O Ministério Público Federal (MPF) realizou uma diligência na Vila Bom Jesus, em Canaã dos Carajás, para apurar denúncias de impactos socioambientais atribuídos à operação do Projeto Sossego e à implantação do Projeto Bacaba, ambos da mineradora Vale. Durante a visita, moradores relataram prejuízos à agricultura, à pesca, à saúde e ao modo de vida da comunidade.

A inspeção foi conduzida pelo procurador da República Igor Spindola, que ouviu moradores, lideranças comunitárias, representantes da Comissão Pastoral da Terra (CPT) e do Sindicato dos Trabalhadores Rurais. Segundo o MPF, o objetivo foi reunir elementos que possam subsidiar futuras medidas judiciais para garantir os direitos da população.

Antes da reunião, a equipe do MPF esteve nas proximidades da mina do Projeto Sossego e verificou a curta distância entre a operação minerária e a comunidade. Durante a visita, foram observadas plantações comprometidas e intensa poeira proveniente da atividade de mineração.

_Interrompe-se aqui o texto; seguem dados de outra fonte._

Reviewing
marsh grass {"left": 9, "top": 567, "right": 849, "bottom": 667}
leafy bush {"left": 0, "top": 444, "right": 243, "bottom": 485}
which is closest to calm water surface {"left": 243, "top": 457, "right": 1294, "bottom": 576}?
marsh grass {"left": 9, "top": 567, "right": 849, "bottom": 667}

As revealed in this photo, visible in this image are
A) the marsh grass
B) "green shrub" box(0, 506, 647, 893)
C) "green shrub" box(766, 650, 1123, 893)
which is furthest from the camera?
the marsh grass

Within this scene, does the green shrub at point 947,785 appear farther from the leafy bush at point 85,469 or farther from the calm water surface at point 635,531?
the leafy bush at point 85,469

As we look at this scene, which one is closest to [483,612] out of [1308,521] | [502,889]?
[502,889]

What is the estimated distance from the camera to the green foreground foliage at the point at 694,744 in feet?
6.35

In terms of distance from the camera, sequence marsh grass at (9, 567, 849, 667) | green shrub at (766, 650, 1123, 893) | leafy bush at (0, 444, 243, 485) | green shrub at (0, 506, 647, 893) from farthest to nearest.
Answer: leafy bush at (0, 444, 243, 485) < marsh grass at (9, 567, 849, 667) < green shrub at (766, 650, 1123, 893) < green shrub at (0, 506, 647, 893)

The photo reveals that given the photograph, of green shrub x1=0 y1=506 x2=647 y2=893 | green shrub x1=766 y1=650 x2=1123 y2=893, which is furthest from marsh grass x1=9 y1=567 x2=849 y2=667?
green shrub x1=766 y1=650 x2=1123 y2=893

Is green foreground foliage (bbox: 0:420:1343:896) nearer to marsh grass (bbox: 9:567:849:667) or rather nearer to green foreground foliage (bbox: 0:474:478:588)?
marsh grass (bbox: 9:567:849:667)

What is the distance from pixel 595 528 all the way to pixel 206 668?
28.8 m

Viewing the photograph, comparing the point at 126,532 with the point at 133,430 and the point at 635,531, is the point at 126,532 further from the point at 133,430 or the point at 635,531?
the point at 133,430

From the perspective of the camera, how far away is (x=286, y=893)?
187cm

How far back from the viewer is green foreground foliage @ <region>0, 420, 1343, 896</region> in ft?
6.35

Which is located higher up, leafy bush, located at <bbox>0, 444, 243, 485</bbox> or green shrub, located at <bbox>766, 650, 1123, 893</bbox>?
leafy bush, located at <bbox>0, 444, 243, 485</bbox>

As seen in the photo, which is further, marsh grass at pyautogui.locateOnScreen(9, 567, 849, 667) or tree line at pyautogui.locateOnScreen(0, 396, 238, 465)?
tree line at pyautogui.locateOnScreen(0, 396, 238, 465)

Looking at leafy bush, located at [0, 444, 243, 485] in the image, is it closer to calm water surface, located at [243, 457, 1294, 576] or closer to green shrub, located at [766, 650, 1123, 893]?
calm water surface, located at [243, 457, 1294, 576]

Moradores relatam prejuízos à agricultura e à saúde

Os moradores afirmam que explosões com uso de explosivos provocam tremores que causam rachaduras em residências e levantam grandes nuvens de poeira, que atingem a vila, principalmente durante a noite.

Segundo os relatos, a produção agrícola foi severamente afetada. Hortaliças como alface e couve estariam sendo cobertas por resíduos, comprometendo tanto o consumo quanto a comercialização. Também foram citadas perdas na criação de animais.

Durante a reunião, moradores relataram preocupação com o aumento de doenças respiratórias, problemas gastrointestinais e casos de câncer, que associam à possível contaminação do ar e da água. Eles também criticaram os Estudos de Impacto Ambiental (EIA/RIMA), afirmando que a Vila Bom Jesus não foi considerada como Área de Influência Direta (AID) dos empreendimentos.

Pescadores denunciam restrições de acesso ao Rio Parauapebas

Outra reclamação apresentada ao MPF envolve a atividade pesqueira. Pescadores artesanais denunciaram que estariam sendo impedidos de acessar o Rio Parauapebas, principal fonte de alimento e renda da comunidade.

De acordo com os depoimentos, haveria apreensão de motores, canoas, redes e outros equipamentos de trabalho, além de abordagens consideradas truculentas por parte de seguranças e guardas responsáveis pela fiscalização da área.

MPF prepara estudo técnico

O Ministério Público Federal informou que mantém, desde 2023, um procedimento para investigar os impactos da mineração na Vila Bom Jesus.

Como parte das investigações, o órgão articula a realização de um estudo técnico independente em parceria com pesquisadores da Universidade Federal do Pará (UFPA), com apoio financeiro já assumido pela Prefeitura de Canaã dos Carajás.

Segundo o procurador Igor Spindola, a pesquisa deverá contar com biólogos, engenheiros sanitários e antropólogos para avaliar os impactos ambientais, sociais, econômicos e culturais sofridos pela comunidade.

Com base nos resultados, o MPF pretende definir as medidas cabíveis para assegurar os direitos dos moradores e cobrar eventuais ações de mitigação e compensação.

A reportagem mantém espaço aberto para manifestação da Vale sobre as denúncias apresentadas pelos moradores e pelo MPF.